A whole-market vote will also make the stores in question more difficult to organize. Instead of having to convince a few dozen partners to vote for collective bargaining, SEIU would need to win the assent of 226 workers, or one more than half Starbucks’ workforce in the area.

If the move should backfire and Starbucks’ whole Buffalo workforce opts to unionize, the vote would mark a milestone in labor’s decades-long effort to organize the chain restaurant business. At present, the biggest restaurant organization to be unionized is believed to be the 20-unit Colectivo Coffee chain, which employs 440 workers across its Midwestern operations. Employees of the brand’s roasting facilities are included in that total.

Starbucks filed its request for a broader vote with the National Labor Relations Board (NLRB) in response to a request from employees of the three stores that a union election be scheduled. The workers initially asked that the vote be put to the employees of five stores but dropped two units from the request a day later, according to Starbucks.

Organizers did not give a reason for expanding and then narrowing the scope.
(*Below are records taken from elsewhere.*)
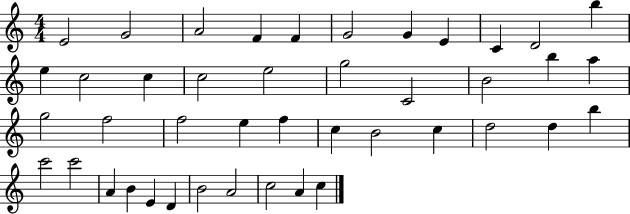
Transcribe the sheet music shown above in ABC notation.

X:1
T:Untitled
M:4/4
L:1/4
K:C
E2 G2 A2 F F G2 G E C D2 b e c2 c c2 e2 g2 C2 B2 b a g2 f2 f2 e f c B2 c d2 d b c'2 c'2 A B E D B2 A2 c2 A c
Officials of the Seattle-based coffee chain have recently visited units in Buffalo for what they described as listen and learn sessions with employees. SEIU affiliates characterized the confabs as efforts to thwart the organizing effort and bust the union.

Employees who’ve indicated their support for organizing have not aired specific gripes about working at Starbucks. But Peck referred in her letter to operations slipping below the chain’s usual standards. She pledged “urgent action” to rectify the situation.

“We’ve heard and seen firsthand the challenges you’ve faced in your stores,” she wrote. “It’s not okay – and you deserve better.”

The SEIU spinoff formed to represent the Starbucks workers, an entity called Starbucks Workers United, did not respond to a request for comment on Starbucks’ NLRB filing.